* **DATASET**:
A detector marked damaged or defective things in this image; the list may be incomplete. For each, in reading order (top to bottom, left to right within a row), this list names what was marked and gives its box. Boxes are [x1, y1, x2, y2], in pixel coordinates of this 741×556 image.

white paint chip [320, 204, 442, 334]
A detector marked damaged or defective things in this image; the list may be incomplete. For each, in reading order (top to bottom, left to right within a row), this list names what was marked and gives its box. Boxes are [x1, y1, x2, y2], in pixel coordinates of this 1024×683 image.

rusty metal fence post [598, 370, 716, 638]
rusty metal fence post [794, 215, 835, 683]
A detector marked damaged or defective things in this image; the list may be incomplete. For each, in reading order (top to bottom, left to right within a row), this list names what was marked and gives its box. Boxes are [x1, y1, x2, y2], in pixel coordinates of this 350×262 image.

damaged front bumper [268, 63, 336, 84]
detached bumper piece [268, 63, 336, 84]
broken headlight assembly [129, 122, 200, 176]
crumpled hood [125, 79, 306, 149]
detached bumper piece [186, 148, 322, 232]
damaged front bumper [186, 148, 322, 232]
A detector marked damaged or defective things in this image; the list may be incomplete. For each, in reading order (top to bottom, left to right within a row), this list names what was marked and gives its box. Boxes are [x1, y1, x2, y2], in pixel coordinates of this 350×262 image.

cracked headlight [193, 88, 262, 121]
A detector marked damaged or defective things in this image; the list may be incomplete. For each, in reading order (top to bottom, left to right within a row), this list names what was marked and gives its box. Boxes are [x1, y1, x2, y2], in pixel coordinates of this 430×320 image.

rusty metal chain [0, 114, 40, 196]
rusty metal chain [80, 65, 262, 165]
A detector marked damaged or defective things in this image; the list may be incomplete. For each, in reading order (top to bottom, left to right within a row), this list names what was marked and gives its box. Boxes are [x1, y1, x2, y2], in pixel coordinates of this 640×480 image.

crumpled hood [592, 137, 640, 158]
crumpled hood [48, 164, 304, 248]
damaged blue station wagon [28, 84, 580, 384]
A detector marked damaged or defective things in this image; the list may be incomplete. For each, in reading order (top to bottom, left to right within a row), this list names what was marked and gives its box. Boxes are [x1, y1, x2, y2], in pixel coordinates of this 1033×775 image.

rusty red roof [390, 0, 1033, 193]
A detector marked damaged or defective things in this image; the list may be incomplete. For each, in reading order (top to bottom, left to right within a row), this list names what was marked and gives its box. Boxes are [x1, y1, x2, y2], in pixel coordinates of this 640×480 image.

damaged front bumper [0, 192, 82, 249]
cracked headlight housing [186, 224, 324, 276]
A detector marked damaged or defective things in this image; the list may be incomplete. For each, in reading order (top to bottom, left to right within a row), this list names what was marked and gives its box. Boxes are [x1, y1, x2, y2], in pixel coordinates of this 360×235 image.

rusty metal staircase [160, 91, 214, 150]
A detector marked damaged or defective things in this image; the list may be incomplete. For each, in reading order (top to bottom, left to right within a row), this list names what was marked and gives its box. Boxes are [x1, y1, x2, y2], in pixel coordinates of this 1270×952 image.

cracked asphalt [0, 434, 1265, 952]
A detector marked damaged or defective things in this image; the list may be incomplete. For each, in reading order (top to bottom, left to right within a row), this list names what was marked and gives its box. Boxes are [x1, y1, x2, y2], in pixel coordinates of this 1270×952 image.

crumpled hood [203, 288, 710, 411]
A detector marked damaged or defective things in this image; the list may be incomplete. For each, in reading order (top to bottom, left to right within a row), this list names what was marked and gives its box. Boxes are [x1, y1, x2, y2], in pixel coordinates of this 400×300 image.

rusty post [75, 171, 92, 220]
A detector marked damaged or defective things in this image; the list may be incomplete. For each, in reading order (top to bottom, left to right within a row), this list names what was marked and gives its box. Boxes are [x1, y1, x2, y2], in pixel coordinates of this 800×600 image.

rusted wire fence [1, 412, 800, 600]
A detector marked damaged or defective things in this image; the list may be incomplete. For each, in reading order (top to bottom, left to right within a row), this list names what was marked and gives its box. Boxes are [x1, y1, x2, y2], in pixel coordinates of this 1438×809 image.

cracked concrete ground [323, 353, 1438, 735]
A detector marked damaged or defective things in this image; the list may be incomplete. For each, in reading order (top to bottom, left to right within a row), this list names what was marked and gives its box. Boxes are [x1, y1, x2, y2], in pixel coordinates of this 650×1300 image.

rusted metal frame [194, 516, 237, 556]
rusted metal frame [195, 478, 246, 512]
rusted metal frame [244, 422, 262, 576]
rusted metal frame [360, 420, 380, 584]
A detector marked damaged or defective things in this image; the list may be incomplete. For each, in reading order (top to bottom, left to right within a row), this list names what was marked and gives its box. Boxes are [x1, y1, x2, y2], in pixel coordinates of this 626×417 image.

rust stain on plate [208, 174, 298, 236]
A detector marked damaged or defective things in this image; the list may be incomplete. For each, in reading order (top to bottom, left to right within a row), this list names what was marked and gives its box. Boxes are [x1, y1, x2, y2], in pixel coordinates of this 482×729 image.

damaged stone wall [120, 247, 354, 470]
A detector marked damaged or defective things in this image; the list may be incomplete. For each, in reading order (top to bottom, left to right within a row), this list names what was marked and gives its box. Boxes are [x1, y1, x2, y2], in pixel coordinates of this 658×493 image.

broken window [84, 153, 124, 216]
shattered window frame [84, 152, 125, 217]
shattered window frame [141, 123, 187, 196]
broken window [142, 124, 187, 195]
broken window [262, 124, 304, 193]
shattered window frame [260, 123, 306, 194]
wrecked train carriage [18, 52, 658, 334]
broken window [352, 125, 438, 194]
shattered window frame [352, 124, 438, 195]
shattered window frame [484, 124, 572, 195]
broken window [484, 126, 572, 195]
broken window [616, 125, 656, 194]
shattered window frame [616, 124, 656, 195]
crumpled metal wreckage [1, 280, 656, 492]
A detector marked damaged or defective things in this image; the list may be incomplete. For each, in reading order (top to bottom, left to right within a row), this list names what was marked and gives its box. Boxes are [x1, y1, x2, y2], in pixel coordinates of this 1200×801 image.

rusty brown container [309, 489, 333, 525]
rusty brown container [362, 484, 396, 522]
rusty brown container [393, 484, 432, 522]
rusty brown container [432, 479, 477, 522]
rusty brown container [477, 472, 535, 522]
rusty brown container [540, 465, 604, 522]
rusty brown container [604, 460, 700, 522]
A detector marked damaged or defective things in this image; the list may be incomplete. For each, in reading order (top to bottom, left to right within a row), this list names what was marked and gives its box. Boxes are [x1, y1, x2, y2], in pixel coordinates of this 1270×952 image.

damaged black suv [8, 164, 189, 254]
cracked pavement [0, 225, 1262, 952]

* **TASK STATEMENT**: Rewrite all of the material above, changing each "reading order" to "scan order" and leaving everything else as it is.

* **RESULT**:
A detector marked damaged or defective things in this image; the list may be incomplete. For each, in scan order (top to bottom, left to right within a row), this list names what was marked and gives its box. Boxes are [x1, y1, x2, y2], in pixel coordinates of this 741×556 image.

white paint chip [320, 204, 442, 334]
A detector marked damaged or defective things in this image; the list may be incomplete. For each, in scan order (top to bottom, left to right within a row), this list names what was marked and gives its box. Boxes are [x1, y1, x2, y2], in pixel coordinates of this 1024×683 image.

rusty metal fence post [598, 370, 716, 638]
rusty metal fence post [794, 215, 835, 683]
A detector marked damaged or defective things in this image; the list may be incomplete. For each, in scan order (top to bottom, left to right within a row), this list names what was marked and gives its box. Boxes are [x1, y1, x2, y2], in pixel coordinates of this 350×262 image.

damaged front bumper [268, 63, 336, 84]
detached bumper piece [268, 63, 336, 84]
broken headlight assembly [129, 122, 200, 176]
crumpled hood [125, 79, 306, 149]
detached bumper piece [186, 148, 322, 232]
damaged front bumper [186, 148, 322, 232]
A detector marked damaged or defective things in this image; the list may be incomplete. For each, in scan order (top to bottom, left to right within a row), this list names what was marked and gives its box. Boxes are [x1, y1, x2, y2], in pixel coordinates of this 350×262 image.

cracked headlight [193, 88, 262, 121]
A detector marked damaged or defective things in this image; the list may be incomplete. For each, in scan order (top to bottom, left to right within a row), this list names what was marked and gives its box. Boxes are [x1, y1, x2, y2], in pixel coordinates of this 430×320 image.

rusty metal chain [0, 114, 40, 196]
rusty metal chain [80, 65, 262, 165]
A detector marked damaged or defective things in this image; the list may be incomplete. For each, in scan order (top to bottom, left to right within a row), this list names what was marked and gives its box. Boxes are [x1, y1, x2, y2], in pixel coordinates of this 640×480 image.

crumpled hood [592, 137, 640, 158]
crumpled hood [48, 164, 304, 248]
damaged blue station wagon [28, 84, 580, 384]
A detector marked damaged or defective things in this image; the list may be incomplete. For each, in scan order (top to bottom, left to right within a row), this list names what was marked and gives its box. Boxes are [x1, y1, x2, y2], in pixel coordinates of this 1033×775 image.

rusty red roof [390, 0, 1033, 193]
A detector marked damaged or defective things in this image; the list may be incomplete. For each, in scan order (top to bottom, left to right within a row), this list names what was marked and gives its box. Boxes are [x1, y1, x2, y2], in pixel coordinates of this 640×480 image.

damaged front bumper [0, 192, 82, 249]
cracked headlight housing [186, 224, 324, 276]
A detector marked damaged or defective things in this image; the list may be incomplete. For each, in scan order (top to bottom, left to right within a row), this list names what was marked and gives its box. Boxes are [x1, y1, x2, y2], in pixel coordinates of this 360×235 image.

rusty metal staircase [160, 91, 214, 150]
A detector marked damaged or defective things in this image; the list may be incomplete. For each, in scan order (top to bottom, left to right within a row), this list names what was marked and gives its box. Boxes are [x1, y1, x2, y2], in pixel coordinates of this 1270×952 image.

cracked asphalt [0, 434, 1265, 952]
A detector marked damaged or defective things in this image; the list may be incomplete. For each, in scan order (top to bottom, left to right within a row), this list names what was marked and gives its box. Boxes are [x1, y1, x2, y2], in pixel coordinates of this 1270×952 image.

crumpled hood [203, 288, 710, 411]
A detector marked damaged or defective things in this image; the list may be incomplete. For each, in scan order (top to bottom, left to right within a row), this list names what was marked and gives its box. Boxes are [x1, y1, x2, y2], in pixel coordinates of this 400×300 image.

rusty post [75, 171, 92, 220]
A detector marked damaged or defective things in this image; the list may be incomplete. For each, in scan order (top to bottom, left to right within a row), this list names what was marked and gives its box. Boxes are [x1, y1, x2, y2], in pixel coordinates of this 800×600 image.

rusted wire fence [1, 412, 800, 600]
A detector marked damaged or defective things in this image; the list may be incomplete. For each, in scan order (top to bottom, left to right within a row), this list names what was marked and gives its box. Boxes are [x1, y1, x2, y2], in pixel coordinates of this 1438×809 image.

cracked concrete ground [323, 353, 1438, 735]
A detector marked damaged or defective things in this image; the list may be incomplete. For each, in scan order (top to bottom, left to right within a row), this list names what was marked and gives its box. Boxes are [x1, y1, x2, y2], in pixel coordinates of this 650×1300 image.

rusted metal frame [194, 516, 237, 556]
rusted metal frame [195, 478, 246, 512]
rusted metal frame [244, 422, 262, 576]
rusted metal frame [360, 420, 380, 584]
A detector marked damaged or defective things in this image; the list may be incomplete. For each, in scan order (top to bottom, left to right within a row), this list names what was marked and gives its box. Boxes are [x1, y1, x2, y2], in pixel coordinates of this 626×417 image.

rust stain on plate [208, 174, 298, 236]
A detector marked damaged or defective things in this image; the list may be incomplete. For each, in scan order (top to bottom, left to right within a row), this list names what was marked and gives its box. Boxes are [x1, y1, x2, y2], in pixel coordinates of this 482×729 image.

damaged stone wall [120, 247, 354, 470]
A detector marked damaged or defective things in this image; the list may be incomplete. For each, in scan order (top to bottom, left to right within a row), this list names what was marked and gives its box. Boxes are [x1, y1, x2, y2], in pixel coordinates of this 658×493 image.

broken window [84, 153, 124, 216]
shattered window frame [84, 152, 125, 217]
shattered window frame [141, 123, 187, 196]
broken window [142, 124, 187, 195]
broken window [262, 124, 304, 193]
shattered window frame [260, 123, 306, 194]
wrecked train carriage [18, 52, 658, 334]
broken window [352, 125, 438, 194]
shattered window frame [352, 124, 438, 195]
shattered window frame [484, 124, 572, 195]
broken window [484, 126, 572, 195]
broken window [616, 125, 656, 194]
shattered window frame [616, 124, 656, 195]
crumpled metal wreckage [1, 280, 656, 492]
A detector marked damaged or defective things in this image; the list may be incomplete. For each, in scan order (top to bottom, left to right within a row), this list names what was marked and gives its box. Boxes are [x1, y1, x2, y2], in pixel coordinates of this 1200×801 image.

rusty brown container [309, 489, 333, 525]
rusty brown container [362, 484, 396, 522]
rusty brown container [393, 484, 432, 522]
rusty brown container [432, 479, 477, 522]
rusty brown container [477, 472, 535, 522]
rusty brown container [540, 465, 604, 522]
rusty brown container [604, 460, 700, 522]
A detector marked damaged or defective things in this image; the list may be incomplete. For each, in scan order (top to bottom, left to right within a row), this list names what was marked and gives its box. Boxes are [x1, y1, x2, y2], in pixel coordinates of this 1270×952 image.

damaged black suv [8, 164, 189, 254]
cracked pavement [0, 225, 1262, 952]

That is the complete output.